Só 30% das universitárias optam por carreiras ligadas à ciência, tecnologia e matemática (em inglês as chamadas STEM), revelou um estudo recente da Unesco. Para os especialistas em direitos humanos e igualdade de género, isto significa que o peso dos estereótipos assimilados na infância influencia claramente o futuro. “A escolha da profissão é apenas uma amostra de como os papéis adotados por cada gênero influenciam o desenvolvimento cognitivo e afetivo”, defendeu Rosa Martínez, secretária para a infância da Liga Espanhola de Educação e Cultura ao El País.

Esta ONG filmou uma série de raparigas do município de Fuenlabrada, Madrid, a responderem à questão “o que queres ser quando fores grandes?”. A maioria respondeu “atriz”, “estilista” ou “professora”. A seguir foi-lhes perguntado se escolheriam a mesma profissão caso fossem rapazes. E as respostas mudaram – muitas responderam “astronauta”, “polícia” e “médico”.
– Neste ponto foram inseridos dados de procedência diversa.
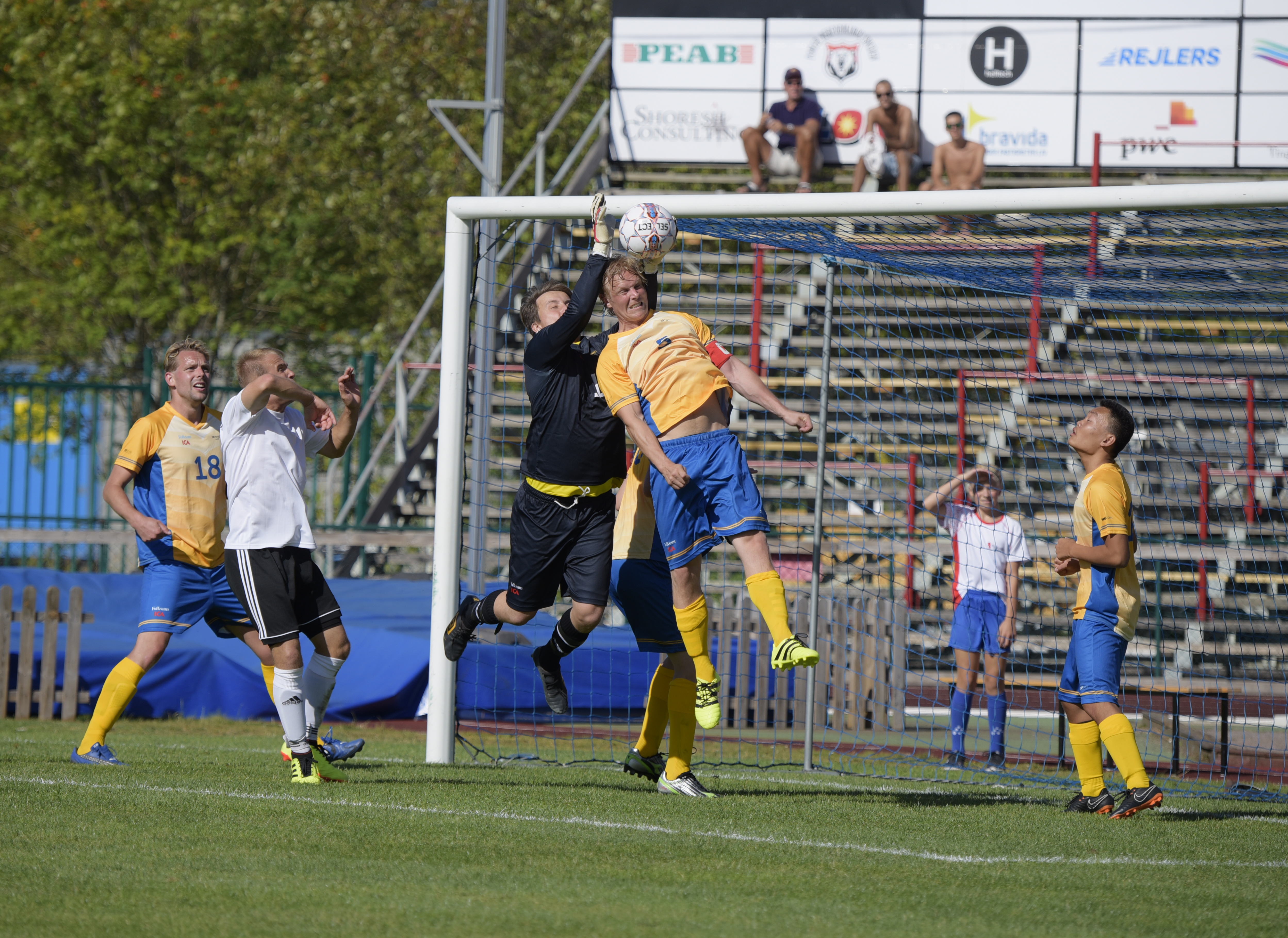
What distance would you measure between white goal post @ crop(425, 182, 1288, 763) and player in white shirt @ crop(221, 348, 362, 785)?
3.71 ft

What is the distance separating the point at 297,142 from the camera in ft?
78.8

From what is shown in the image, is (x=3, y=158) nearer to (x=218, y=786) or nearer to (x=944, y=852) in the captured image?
(x=218, y=786)

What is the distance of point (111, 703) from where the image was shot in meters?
7.48

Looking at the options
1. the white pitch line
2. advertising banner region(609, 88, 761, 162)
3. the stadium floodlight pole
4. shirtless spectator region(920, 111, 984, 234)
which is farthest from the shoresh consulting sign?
the white pitch line

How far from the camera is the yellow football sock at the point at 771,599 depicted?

“As crianças não estão isentas de estereótipos de género. O facto de escolherem profissões feminizadas e masculinizadas é um reflexo da cultura de desigualdade que ainda vigora e que distingue claramente os homens das mulheres”, afirmou Rosa Martínez, sublinhando que “a primeira coisa a fazer é tomar consciência da realidade e acabar com o mito da igualdade em que vivemos imersos. Só assim a transformação pode acontecer”.

Um outro estudo sobre igualdade levado a cabo pela Federação de Mulheres Progressistas em 2012 – e no qual se baseou o filme da Liga para a Educação e Cultura - revelou que 50% dos 153 adolescentes entrevistados alterou a sua resposta sobre o emprego futuro quando lhes foi pedido que se imaginassem do sexo oposto. E aqui os rapazes mudavam mais de profissão do que as raparigas.

O mesmo estudo concluiu que, em relação às escolhas profissionais, ambos os sexos apresentam valores semelhantes em profissões como medicina, educação e veterinária, mas os resultados já variam bastante quando se trata de profissões tradicionalmente atribuídas a um sexo.  Por exemplo, muitos rapazes disseram querer ser engenheiros, futebolistas e polícias; elas optaram mais por atividades ligadas à beleza ou aos cuidados.

Se há questão que reúne o consenso num tema tão polémico, é a da necessidade de contrariar a cultura sexista bem cedo. “Temos que começar logo na escola primária, e aproveitar o movimento feminista que se vive nesse momento”, defendeu Carmen Segura, chefe de divulgação científica da mesma ONG.